Giovanni Catena: questo il nome dell’ultima vittima innocente ridotta in fin di vita dalla camorra.

I testimoni oculari dell’agguato riferiscono di aver visto il 29enne allontanarsi dalla piazza con le buste dell’immondizia in mano dopo aver concluso il turno di lavoro presso il piccolo pub “Pocho” dove presta servizio due volte a settimana, consegnando panini e aiutando il personale della cucina. Giovanni si è accasciato per terra e dalle prime parole pronunciate ai suoi soccorritori ha creduto di aver ricevuto una botta nello stomaco, come se il contenitore dei rifiuti gli fosse andato addosso.
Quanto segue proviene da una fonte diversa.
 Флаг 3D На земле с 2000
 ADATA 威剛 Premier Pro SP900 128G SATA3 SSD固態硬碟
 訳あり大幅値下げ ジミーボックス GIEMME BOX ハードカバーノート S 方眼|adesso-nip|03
«Non si può vivere con la paura di morire ad ogni angolo di strada, non ce la facciamo più». Con queste parole Fiorenza, la madre di Giovanni, commenta quanto accaduto suo figlio nell’ambito di un’intervista rilasciata a “Il Mattino”.

«Mio figlio non c’entra nulla con quello che è successo e al suo posto ci poteva essere chiunque dei nostri bambini, tutti sanno che è un bravo ragazzo e fa mille sacrifici per sostenere noi e la sua famiglia».
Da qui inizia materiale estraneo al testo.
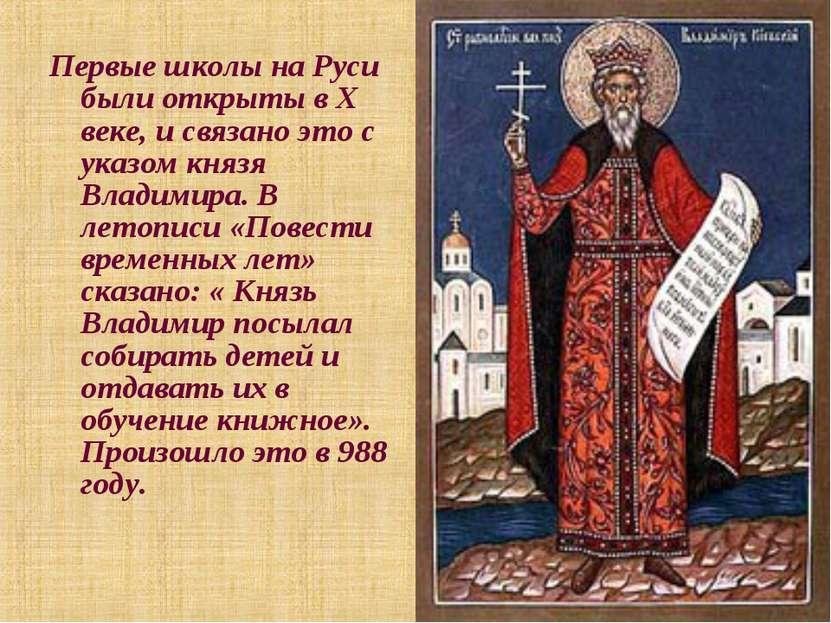 Первые школы на Руси были открыты в X веке, и связано это с указом князя Влад...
Nonostante il dolore consequenziale alla ferita, Giovanni si è alzato da terra per sedersi su una panchina dove alcuni passanti lo hanno raggiunto per trasportarlo in ospedale. «Nel quartiere tutti conoscono mio figlio – continua Fiorenza – sono anni che arriva a fare anche tre lavori a settimana per dare da mangiare alla moglie e al figlio piccolo di 7 anni, cercando mestieri sempre in maniera onesta e non è accettabile che un ragazzo possa rischiare la vita in questo modo». Giovanni è stato capo chef, ha trascorso una vita tra Marano e Napoli per non far mancare nulla alla famiglia e nei periodi di magra, non si è mai abbattuto accettando anche lavori saltuari ed umili.
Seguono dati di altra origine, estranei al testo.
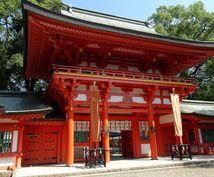 パワースポット大宮氷川神社代理参拝します 恋愛・結婚・仕事・金運・家内安全 あなたが幸せになれますよう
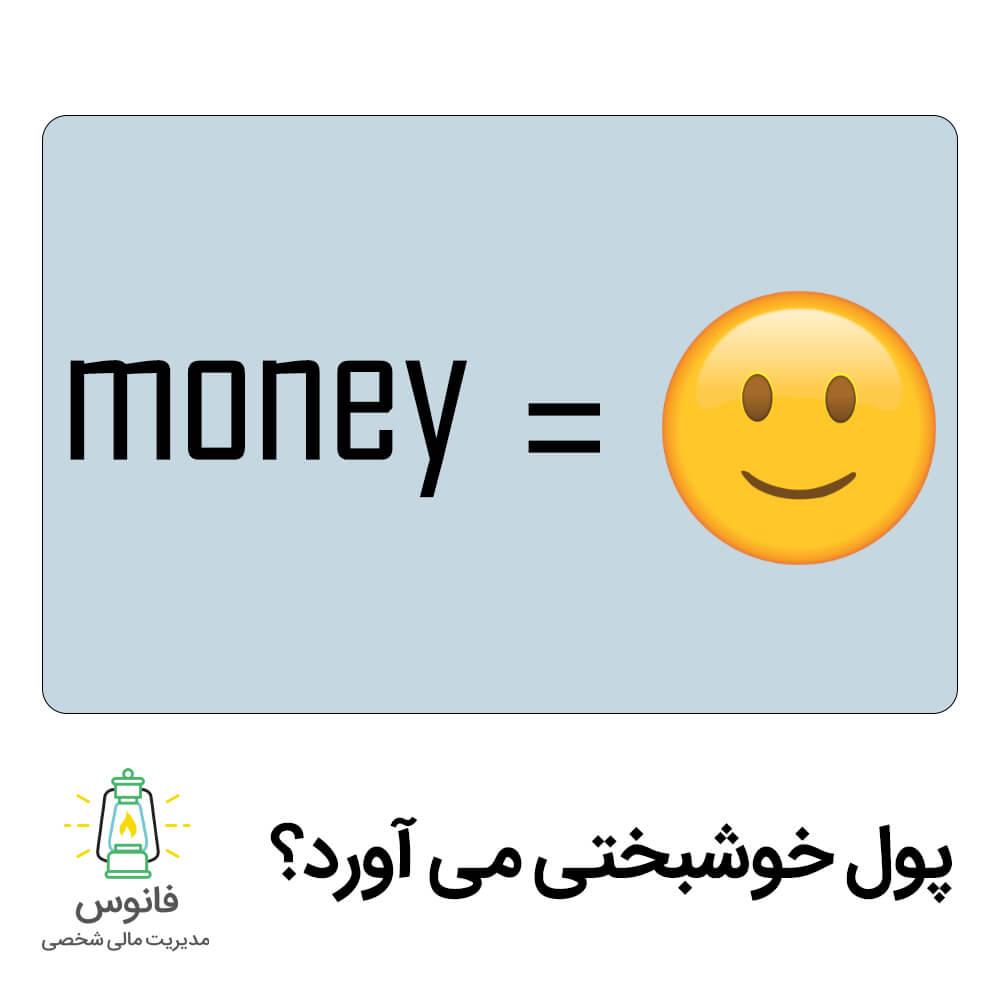 پول | خوشبختی | رضایت از زندگی | درآمد | برنامه ریزی | شادی |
«Siamo stanchi di essere abbandonati a noi stessi e di vivere nella paura – conclude la donna madre di 7 figli, di cui Giovanni è il secondogenito – dopo la morte di Genny Cesarano c’è stata una pattuglia della polizia per qualche giorno nel rione poi siamo ripiombati nel nulla».

Una denuncia forte che ben delinea l’effettiva realtà dei fatti.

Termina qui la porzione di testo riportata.